DOCUMENT SEGMENT —
_ _ _ _

Putting aside how Burn might initialise the seed cell when tiling, lets look at the program's Rule110 cell structure, which we have concluded only represents *one* Rule110 cell.

We can assume the previous state is transferred from the North on the single wire touching the North edge. It's hard to decide what all the colours mean, but the majority of 01, 10, and 11 cells, contrasted with empty 00 cells suggest 'wires'. Somewhat ignoring the specifics of what the other colours represent we can still analyse the paths and junctions of the program.

If we flood fill the wires from the North edge in incremental steps, we can get an idea of data flows and direction, and form a block diagram of which junctions split out, and which combine signals.

There are multiple 4 junctions, but only one of these appears to combine signals.

Here is a block diagram showing the data flows between regions of the code patch represented as functions combining inputs, and showing a neat mapping of Rule110 inputs of

**L**: Left cell**C**: Current cell**R**: Right cell**N**: Next cell

These 4 values *MUST* represent Rule110 boolean types (otherwise the program couldn't function).

The intermediate datatypes are not necessarily boolean, depending on what kind of signals Burn wires are able to carry. They could be integers, encoded in a variety of colours, some could be some kind of unary clock pulse which cannot be distinguished from a 0 or 1. I'm trying to not make any assumptions here, but figure out a minimum signal level that is required to make Rule110 work.

The block diagram shows there are 3 two-argument functions, and 1 three-argument function. (Unless I have made a mistake in dividing up the regions...)

Rule110 can be computed with the relatively simple boolean logic of:

def rule110(L, C, R): return (not (L & C & R)) & (C | R)

i.e.: Current OR Right, unless all cells are 1

There are similar variations.

A notable feature of this block diagram is that the full state of L,C,R is only transferred to the later stage of the program via the `b1(a, b)`

function.

This converts the 3 LCR bits into two bits: (`b1(L, C)`

, `b1(C, R)`

)

Now, we kind of only need two bits to calculate next state N: `(L&C&R, C|R)`

, so this *might* be possible, but I haven't been able to find a way to extract that from the two results of a boolean `b1()`

, which do appear to be the same function as that patch of code is reused across tile boundaries... (again: unless I'm looking at it wrong)

_ _ _ _

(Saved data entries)
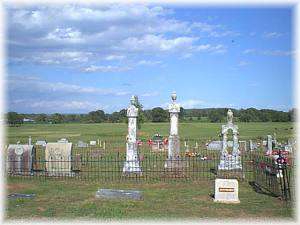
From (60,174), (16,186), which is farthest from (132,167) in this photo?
(16,186)

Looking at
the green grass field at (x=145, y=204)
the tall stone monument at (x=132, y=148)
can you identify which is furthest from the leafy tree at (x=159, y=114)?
the green grass field at (x=145, y=204)

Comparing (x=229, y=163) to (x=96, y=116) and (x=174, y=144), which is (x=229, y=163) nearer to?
(x=174, y=144)

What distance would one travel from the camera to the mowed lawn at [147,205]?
35.5ft

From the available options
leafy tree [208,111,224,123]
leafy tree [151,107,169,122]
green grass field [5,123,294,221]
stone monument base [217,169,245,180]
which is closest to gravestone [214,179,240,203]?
green grass field [5,123,294,221]

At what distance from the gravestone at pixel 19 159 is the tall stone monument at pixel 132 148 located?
15.1ft

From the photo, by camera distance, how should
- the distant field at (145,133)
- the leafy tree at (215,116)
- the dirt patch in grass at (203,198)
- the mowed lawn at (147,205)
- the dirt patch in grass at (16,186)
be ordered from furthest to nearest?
the leafy tree at (215,116)
the distant field at (145,133)
the dirt patch in grass at (16,186)
the dirt patch in grass at (203,198)
the mowed lawn at (147,205)

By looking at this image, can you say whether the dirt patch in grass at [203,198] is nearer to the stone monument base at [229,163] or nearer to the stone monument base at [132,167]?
the stone monument base at [132,167]

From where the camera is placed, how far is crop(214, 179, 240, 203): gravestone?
12.6 m

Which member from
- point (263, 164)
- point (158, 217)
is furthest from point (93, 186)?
point (263, 164)

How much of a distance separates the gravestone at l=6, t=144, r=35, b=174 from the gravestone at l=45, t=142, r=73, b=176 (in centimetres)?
107

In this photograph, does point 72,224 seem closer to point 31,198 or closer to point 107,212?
point 107,212

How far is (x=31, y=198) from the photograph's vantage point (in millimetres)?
13109

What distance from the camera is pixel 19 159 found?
62.2ft

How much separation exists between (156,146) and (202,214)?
23377 millimetres
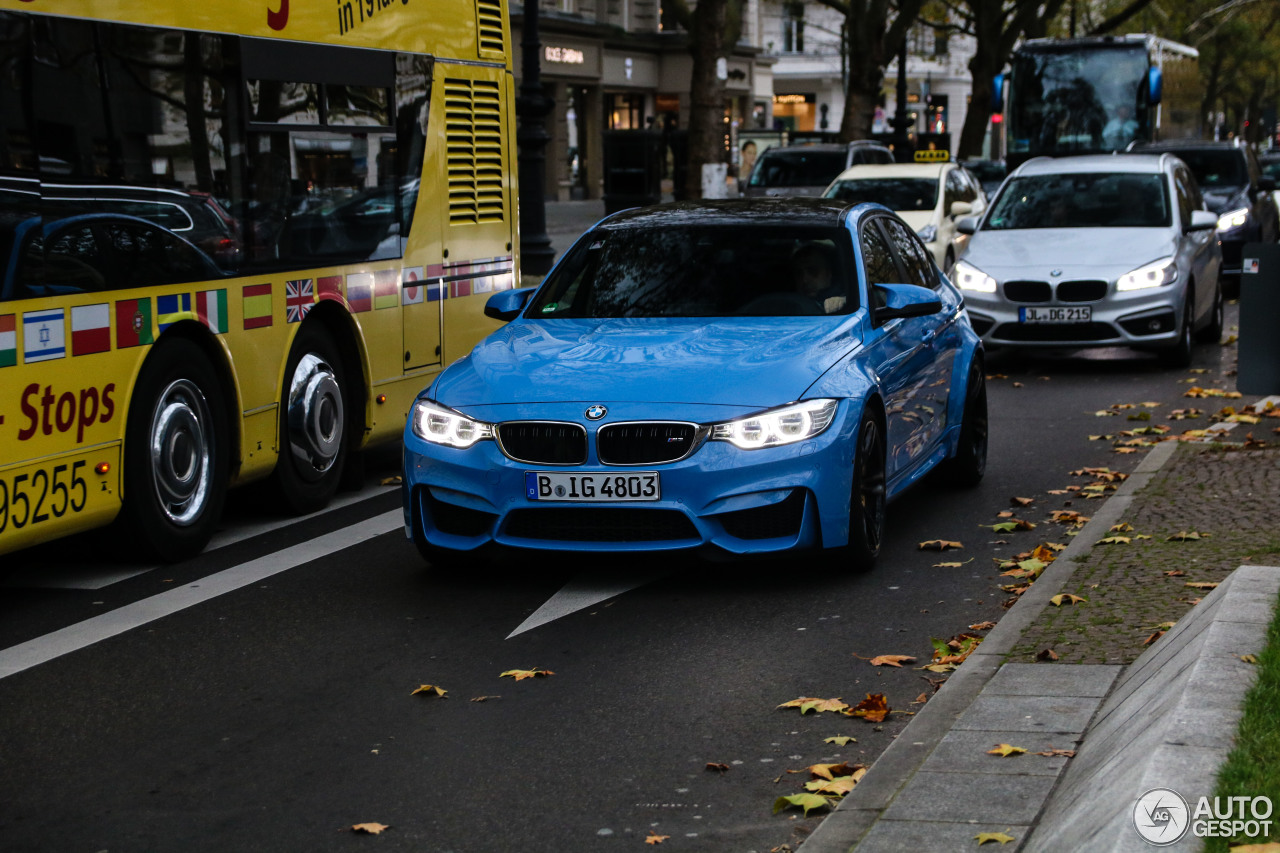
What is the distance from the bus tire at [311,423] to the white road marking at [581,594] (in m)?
2.15

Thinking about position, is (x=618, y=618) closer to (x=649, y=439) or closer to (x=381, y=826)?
(x=649, y=439)

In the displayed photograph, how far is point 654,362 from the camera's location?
7328 mm

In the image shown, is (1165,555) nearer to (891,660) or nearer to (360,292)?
(891,660)

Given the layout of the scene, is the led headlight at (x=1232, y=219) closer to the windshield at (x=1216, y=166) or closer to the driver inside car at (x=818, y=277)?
the windshield at (x=1216, y=166)

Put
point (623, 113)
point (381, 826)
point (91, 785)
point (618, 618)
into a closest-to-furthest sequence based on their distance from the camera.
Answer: point (381, 826) < point (91, 785) < point (618, 618) < point (623, 113)

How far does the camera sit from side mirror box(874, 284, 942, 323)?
8.05 metres

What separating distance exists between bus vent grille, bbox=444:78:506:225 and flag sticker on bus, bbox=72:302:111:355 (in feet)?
12.3

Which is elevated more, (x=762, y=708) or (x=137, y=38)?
(x=137, y=38)

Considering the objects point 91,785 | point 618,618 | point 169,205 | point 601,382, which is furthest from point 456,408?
point 91,785

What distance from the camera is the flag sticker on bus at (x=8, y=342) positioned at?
653 centimetres

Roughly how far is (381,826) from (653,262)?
4346 millimetres

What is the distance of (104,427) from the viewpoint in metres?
7.21

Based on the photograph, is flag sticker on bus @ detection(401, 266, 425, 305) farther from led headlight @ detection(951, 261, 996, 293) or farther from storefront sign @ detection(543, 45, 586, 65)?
storefront sign @ detection(543, 45, 586, 65)

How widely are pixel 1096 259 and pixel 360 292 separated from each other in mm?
7724
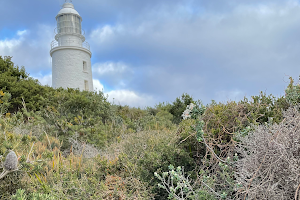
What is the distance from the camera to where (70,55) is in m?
18.5

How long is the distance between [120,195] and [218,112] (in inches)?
75.4

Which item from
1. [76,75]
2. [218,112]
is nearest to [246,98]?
[218,112]

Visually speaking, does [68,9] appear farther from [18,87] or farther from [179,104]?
[179,104]

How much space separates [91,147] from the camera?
21.0 feet

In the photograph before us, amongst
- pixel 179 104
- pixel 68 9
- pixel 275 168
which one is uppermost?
pixel 68 9

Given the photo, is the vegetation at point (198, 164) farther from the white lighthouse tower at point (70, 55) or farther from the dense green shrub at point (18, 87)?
the white lighthouse tower at point (70, 55)

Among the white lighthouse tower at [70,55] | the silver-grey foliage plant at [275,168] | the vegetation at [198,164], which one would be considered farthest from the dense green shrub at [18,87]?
the silver-grey foliage plant at [275,168]

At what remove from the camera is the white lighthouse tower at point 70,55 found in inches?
718

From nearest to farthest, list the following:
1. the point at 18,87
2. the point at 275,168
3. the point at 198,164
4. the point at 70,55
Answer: the point at 275,168 < the point at 198,164 < the point at 18,87 < the point at 70,55

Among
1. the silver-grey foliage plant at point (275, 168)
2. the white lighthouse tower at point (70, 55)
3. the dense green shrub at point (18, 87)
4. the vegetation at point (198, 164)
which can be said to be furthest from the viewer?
the white lighthouse tower at point (70, 55)

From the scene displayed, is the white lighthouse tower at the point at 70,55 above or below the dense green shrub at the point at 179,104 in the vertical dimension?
above

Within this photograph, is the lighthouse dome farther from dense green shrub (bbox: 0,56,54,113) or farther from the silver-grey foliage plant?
the silver-grey foliage plant

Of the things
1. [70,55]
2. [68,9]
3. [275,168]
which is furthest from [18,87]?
[275,168]

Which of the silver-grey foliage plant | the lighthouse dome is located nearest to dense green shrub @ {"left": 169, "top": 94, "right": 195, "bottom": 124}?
the silver-grey foliage plant
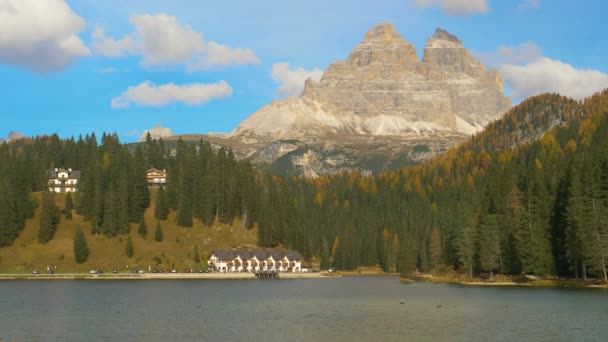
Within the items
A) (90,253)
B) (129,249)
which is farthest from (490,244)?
(90,253)

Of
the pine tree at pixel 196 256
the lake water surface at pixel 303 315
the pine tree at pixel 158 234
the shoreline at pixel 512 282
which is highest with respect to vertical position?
the pine tree at pixel 158 234

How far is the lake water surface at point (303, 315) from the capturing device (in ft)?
241

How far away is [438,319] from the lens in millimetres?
85750

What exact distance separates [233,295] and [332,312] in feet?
123

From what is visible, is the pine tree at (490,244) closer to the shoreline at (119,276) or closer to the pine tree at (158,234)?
the shoreline at (119,276)

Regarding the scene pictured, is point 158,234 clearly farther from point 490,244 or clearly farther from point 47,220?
point 490,244

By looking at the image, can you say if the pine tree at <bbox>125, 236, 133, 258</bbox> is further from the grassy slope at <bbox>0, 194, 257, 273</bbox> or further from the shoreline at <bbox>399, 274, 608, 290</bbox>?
the shoreline at <bbox>399, 274, 608, 290</bbox>

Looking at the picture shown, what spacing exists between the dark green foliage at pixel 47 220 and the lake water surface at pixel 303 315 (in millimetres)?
47913

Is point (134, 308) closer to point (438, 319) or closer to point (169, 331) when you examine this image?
point (169, 331)

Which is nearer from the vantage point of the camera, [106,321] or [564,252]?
[106,321]

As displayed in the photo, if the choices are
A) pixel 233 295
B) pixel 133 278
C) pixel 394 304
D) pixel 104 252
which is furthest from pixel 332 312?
pixel 104 252

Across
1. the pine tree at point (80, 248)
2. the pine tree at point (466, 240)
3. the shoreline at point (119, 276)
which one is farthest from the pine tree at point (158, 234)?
the pine tree at point (466, 240)

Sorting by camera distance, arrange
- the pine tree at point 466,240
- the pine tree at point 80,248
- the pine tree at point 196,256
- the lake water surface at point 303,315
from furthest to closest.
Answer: the pine tree at point 196,256
the pine tree at point 80,248
the pine tree at point 466,240
the lake water surface at point 303,315

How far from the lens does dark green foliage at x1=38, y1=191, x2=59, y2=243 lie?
18488 cm
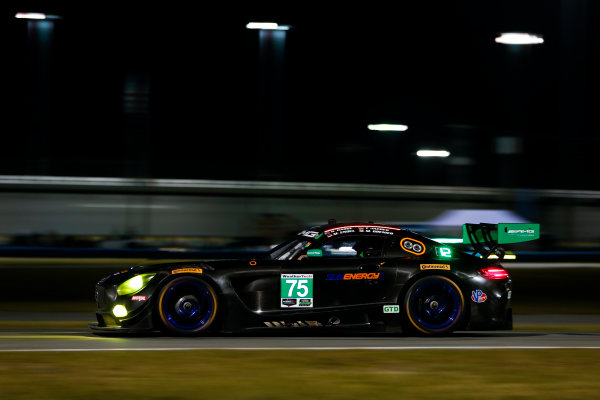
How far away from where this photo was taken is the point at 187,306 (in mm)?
8836

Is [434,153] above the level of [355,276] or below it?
above

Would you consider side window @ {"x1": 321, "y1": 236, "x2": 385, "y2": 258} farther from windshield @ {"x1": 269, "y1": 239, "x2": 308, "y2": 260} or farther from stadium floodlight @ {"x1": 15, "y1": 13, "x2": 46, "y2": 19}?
stadium floodlight @ {"x1": 15, "y1": 13, "x2": 46, "y2": 19}

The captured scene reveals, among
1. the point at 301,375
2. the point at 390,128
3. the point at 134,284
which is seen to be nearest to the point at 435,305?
the point at 301,375

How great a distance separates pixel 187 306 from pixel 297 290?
3.56 ft

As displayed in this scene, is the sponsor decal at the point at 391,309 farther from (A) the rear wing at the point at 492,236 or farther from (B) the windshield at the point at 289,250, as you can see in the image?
(A) the rear wing at the point at 492,236

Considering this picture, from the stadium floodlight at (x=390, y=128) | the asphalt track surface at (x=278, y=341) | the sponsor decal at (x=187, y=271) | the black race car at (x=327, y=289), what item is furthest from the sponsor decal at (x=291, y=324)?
the stadium floodlight at (x=390, y=128)

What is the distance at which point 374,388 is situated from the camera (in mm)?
6133

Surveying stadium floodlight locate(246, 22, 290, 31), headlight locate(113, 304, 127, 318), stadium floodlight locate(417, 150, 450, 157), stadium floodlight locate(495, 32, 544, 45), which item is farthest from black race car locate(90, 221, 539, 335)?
stadium floodlight locate(417, 150, 450, 157)

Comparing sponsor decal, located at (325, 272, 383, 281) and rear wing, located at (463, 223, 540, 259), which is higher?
rear wing, located at (463, 223, 540, 259)

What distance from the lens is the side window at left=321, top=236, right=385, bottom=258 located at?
30.3 ft

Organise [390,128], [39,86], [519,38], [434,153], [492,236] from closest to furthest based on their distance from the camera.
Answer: [492,236] < [519,38] < [39,86] < [434,153] < [390,128]

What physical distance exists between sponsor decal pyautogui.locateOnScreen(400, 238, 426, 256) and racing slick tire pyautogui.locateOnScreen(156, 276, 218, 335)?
2.02m

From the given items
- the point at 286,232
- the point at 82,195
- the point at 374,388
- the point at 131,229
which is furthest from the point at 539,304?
the point at 82,195

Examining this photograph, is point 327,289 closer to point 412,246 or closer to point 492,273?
point 412,246
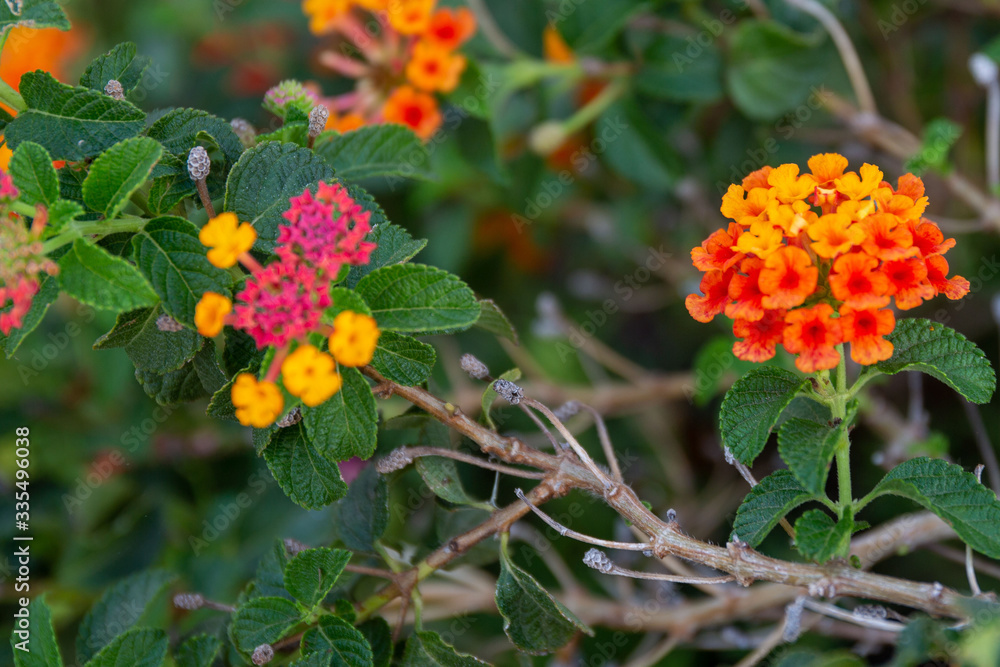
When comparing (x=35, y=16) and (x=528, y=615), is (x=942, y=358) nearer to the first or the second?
(x=528, y=615)

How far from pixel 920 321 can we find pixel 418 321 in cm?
50

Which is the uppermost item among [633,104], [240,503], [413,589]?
[633,104]

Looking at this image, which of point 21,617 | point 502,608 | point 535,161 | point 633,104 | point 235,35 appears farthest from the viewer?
point 235,35

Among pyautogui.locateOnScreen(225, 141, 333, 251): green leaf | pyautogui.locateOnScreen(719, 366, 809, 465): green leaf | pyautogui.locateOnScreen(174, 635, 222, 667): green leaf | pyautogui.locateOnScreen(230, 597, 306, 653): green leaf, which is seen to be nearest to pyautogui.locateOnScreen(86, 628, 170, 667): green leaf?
pyautogui.locateOnScreen(174, 635, 222, 667): green leaf

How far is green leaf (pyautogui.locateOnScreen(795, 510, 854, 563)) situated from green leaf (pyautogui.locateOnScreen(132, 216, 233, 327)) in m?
0.60

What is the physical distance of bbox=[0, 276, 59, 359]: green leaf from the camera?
29.1 inches

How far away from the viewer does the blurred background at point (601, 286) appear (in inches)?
57.0

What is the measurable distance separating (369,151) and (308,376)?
0.43m

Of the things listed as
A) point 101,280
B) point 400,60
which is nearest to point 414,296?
point 101,280

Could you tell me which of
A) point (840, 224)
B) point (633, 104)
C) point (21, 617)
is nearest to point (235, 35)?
point (633, 104)

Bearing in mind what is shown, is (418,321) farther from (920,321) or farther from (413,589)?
(920,321)

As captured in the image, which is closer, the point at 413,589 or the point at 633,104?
the point at 413,589

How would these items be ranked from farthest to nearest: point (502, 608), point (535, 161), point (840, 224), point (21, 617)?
point (535, 161) → point (21, 617) → point (502, 608) → point (840, 224)

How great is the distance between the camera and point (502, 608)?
0.86 m
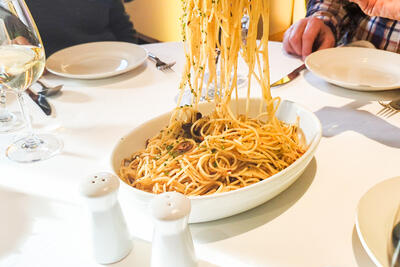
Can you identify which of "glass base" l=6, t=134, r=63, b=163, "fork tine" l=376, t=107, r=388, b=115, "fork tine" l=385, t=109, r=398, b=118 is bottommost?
"fork tine" l=376, t=107, r=388, b=115

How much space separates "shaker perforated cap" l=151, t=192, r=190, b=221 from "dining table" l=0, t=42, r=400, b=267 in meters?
0.14

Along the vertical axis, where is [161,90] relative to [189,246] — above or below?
below

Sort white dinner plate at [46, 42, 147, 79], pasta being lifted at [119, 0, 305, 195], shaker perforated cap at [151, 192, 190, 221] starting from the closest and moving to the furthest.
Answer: shaker perforated cap at [151, 192, 190, 221], pasta being lifted at [119, 0, 305, 195], white dinner plate at [46, 42, 147, 79]

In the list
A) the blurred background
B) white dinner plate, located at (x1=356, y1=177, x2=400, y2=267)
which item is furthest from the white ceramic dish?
the blurred background

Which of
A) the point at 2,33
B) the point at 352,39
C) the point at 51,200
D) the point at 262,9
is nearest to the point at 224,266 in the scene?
the point at 51,200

_ _ _ _

EXERCISE PROMPT — Reproduce word for word the part of the Rule110 cell analysis that starts with "There are multiple" and goes on through "make Rule110 work.".

FINISHED EXERCISE —
There are multiple 4 junctions, but only one of these appears to combine signals.

Here is a block diagram showing the data flows between regions of the code patch represented as functions combining inputs, and showing a neat mapping of Rule110 inputs of

**L**: Left cell**C**: Current cell**R**: Right cell**N**: Next cell

These 4 values *MUST* represent Rule110 boolean types (otherwise the program couldn't function).

The intermediate datatypes are not necessarily boolean, depending on what kind of signals Burn wires are able to carry. They could be integers, encoded in a variety of colours, some could be some kind of unary clock pulse which cannot be distinguished from a 0 or 1. I'm trying to not make any assumptions here, but figure out a minimum signal level that is required to make Rule110 work.